And there was fear; the very real sense that Northern Ireland would tip over the edge. I was in Belfast when the news came through that the AIA had been signed. I attended two hastily arranged meetings and had never before – and have never since – seen so much anger. As one prominent businessman put it, “every unionist from the bin man to the banker is united against this”.

The massive Belfast city centre protest against the Anglo-Irish Agreement in 1985 united unionism

The massive Belfast city centre protest against the Anglo-Irish Agreement in 1985 united unionism

A week later there was a huge rally in Belfast city centre – easily the largest since the 1912/14 era; and larger than those at the time of Sunningdale in 1974. All classes were there. Even people who had been reasonably supportive of Sunningdale were there. People who couldn’t stand Ian Paisley’s brand of unionism were there. People who hadn’t bothered voting for years were there. There ... and united in anger.

This was still a time when no-one disputed that unionism was – and comfortably so – the majority (49-29 seats in the Assembly and 15-2 in Westminster).This majority felt betrayed by Thatcher – in whom they had placed so much faith. Yet there was no formal arrangement between the UUP and Conservatives; and both Molyneaux and Paisley dismissed rumours, which began emerging in summer of 1985, that she was planning to cut a deal with the Irish.

Today, all of unionism is not opposed to the Withdrawal Agreement (WA). A significant minority of voters from the unionist/pro-Union community voted Remain. Opinion poll evidence suggests a shift in the views of some who voted Leave. Key figures – including many from a pro-Union background – in the business, commercial, farming industries et al believe that the DUP should support the WA. More importantly, they are saying so openly. They are very unhappy with the DUP’s stance.

I have heard people suggest that unionists here should unite to bring down the WA. In truth the only people who can do that are the 10 DUP MPs. And while it’s true that the parliamentary arithmetic is in their favour and that the agreement is likely (but not guaranteed) to fail, there is no certainty about what they would do afterwards.

That’s what worries the business classes: they fear uncertainty and a potential no deal. As for street protests: they’re not going to happen on the scale that would make a difference. The AIA wasn’t ended by protest. The protests over Drumcree and flags didn’t result in major change. Those days have gone.

Today, unionists do not represent a majority in the Assembly: down from 49-29 to 40-50; and in Westminster, down from 15-2 to 10-8. Not the sort of figures that would encourage a series of by-elections. But perhaps the most significant difference between November 1985 and November 2018 is the fact that the DUP has a formal pact with the Conservatives. Not just the sort of nod-and-a-wink arrangement that Molyneaux had with John Major at the time of Maaschrict, but a full-blown confidence and supply arrangement. So important was the arrangement that it allowed Foster and other senior DUP figures to boast ‘the Union is secure’. The DUP is both embarrassed and enraged by this betrayal. All the public and private assurances given to them by Mrs May blown out of the water.

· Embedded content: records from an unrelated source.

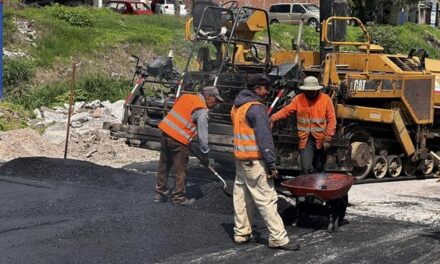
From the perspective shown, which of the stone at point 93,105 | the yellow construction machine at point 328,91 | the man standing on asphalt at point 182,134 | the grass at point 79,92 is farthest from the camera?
the grass at point 79,92

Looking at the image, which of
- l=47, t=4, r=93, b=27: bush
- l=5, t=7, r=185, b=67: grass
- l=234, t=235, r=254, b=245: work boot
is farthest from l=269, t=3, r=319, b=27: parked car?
l=234, t=235, r=254, b=245: work boot

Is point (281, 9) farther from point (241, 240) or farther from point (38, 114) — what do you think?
point (241, 240)

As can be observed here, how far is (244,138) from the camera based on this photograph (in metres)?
6.98

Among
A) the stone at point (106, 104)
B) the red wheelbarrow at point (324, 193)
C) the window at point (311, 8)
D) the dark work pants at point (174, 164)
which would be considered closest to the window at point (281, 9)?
the window at point (311, 8)

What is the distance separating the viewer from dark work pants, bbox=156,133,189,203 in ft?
27.9

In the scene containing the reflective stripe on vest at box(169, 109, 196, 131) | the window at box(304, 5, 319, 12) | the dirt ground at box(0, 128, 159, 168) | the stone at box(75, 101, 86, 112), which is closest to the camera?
the reflective stripe on vest at box(169, 109, 196, 131)

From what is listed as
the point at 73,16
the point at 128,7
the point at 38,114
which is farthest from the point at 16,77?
the point at 128,7

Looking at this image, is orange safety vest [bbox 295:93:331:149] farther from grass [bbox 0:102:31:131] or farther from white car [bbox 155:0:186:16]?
white car [bbox 155:0:186:16]

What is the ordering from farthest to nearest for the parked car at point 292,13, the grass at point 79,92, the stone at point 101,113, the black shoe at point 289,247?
the parked car at point 292,13 → the grass at point 79,92 → the stone at point 101,113 → the black shoe at point 289,247

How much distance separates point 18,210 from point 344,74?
544 cm

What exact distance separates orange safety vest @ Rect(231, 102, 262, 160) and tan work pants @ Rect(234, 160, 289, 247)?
7cm

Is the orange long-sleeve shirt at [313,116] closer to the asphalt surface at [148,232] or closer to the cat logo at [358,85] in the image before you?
the asphalt surface at [148,232]

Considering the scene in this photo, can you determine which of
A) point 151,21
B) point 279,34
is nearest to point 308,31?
point 279,34

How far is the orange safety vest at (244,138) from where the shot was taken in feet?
22.6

So, what do they do? They say they will vote against the WA – even if that means bringing down May and the government. That doesn’t necessarily mean another election, but it would probably mean a new leader. Who do they trust more than May? Could they rely upon Johnson, or Raab, or whomever it turns out to be, to back them and stand up for NI? They don’t even have a guarantee that it would be a 100% Leaver takes her place. And if the WA goes to a formal vote in a few weeks – and again much depends on a possible vote of confidence – I am pretty sure that up to two-thirds of Conservative MPs would support it, even with the present provisions on NI.

As I noted in last week’s column, ‘the next few weeks will represent the greatest challenge to the DUP since it was founded in 1971’. That challenge is even more stark today, after they have been so deliberately, unambiguously shafted by May and a majority of her Cabinet. Worse, they are also taking criticism from across political/electoral unionism, as well as from those sectors which have most to fear from a bad Brexit deal or no Brexit deal – and that sector cannot be dismissed as anti-Union. Many of them aren’t.

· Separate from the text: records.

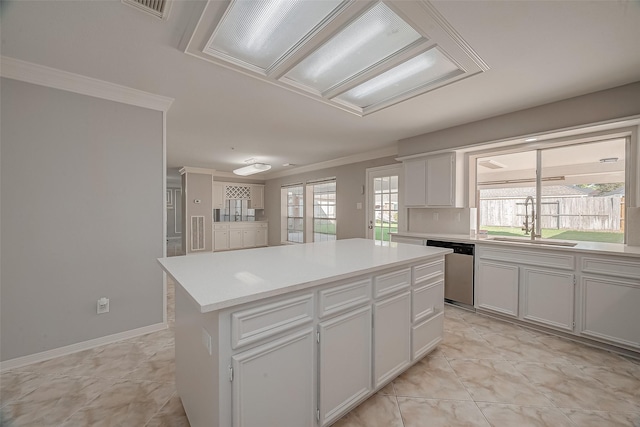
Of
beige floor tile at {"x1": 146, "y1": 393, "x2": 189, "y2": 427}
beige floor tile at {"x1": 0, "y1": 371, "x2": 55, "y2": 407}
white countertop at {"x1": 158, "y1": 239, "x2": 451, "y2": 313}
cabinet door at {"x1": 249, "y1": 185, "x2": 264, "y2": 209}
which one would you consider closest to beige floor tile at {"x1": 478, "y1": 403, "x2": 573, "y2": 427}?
white countertop at {"x1": 158, "y1": 239, "x2": 451, "y2": 313}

Here’s a comment from this week’s Economist, a magazine which has always been resolutely Remain: ‘The deal also has implications for the integrity of the UK. It would keep open the Irish border, but create a deeper regulatory divide between NI and mainland Britain. The sad truth is that most English voters do not care much about NI. But MPs, particularly those from what is formally called the Conservative and Unionist Party, should ask themselves whether it is right that an accidental by-product of Brexit should be a step towards Irish unification.’

That sums up the dilemma for all unionists. My view is that the WA does not pose an immediate or an inevitable threat to the constitutional integrity of the UK. But when we consider the unexpected consequences of both the Good Friday and St Andrews agreements (NI ended up more polarised and the centre ground stood still) only a fool would assume that the WA couldn’t, albeit incrementally, lead to Irish unity. That’s the DUP’s biggest worry in all of this.

Nationalists and Remainers in NI want an arrangement that recognises and respects the safeguards they take for granted within the EU; as well as knowing that their specific sense of identity is protected. So it’s no surprise that unionists want a deal which does the same for them.

The DUP’s problems today are greater than they were this time last week. As are those of unionists generally. Anger and rhetoric will not solve those problems. If ever there was a time for clarity, certainty and cold-headed thinking from the leadership of unionism, it is right now. Don’t fear the worst. Don’t spook your support base. Don’t favour the rash statement over the considered strategy and suggestion. This is not the beginning of the end: so don’t act as though it were.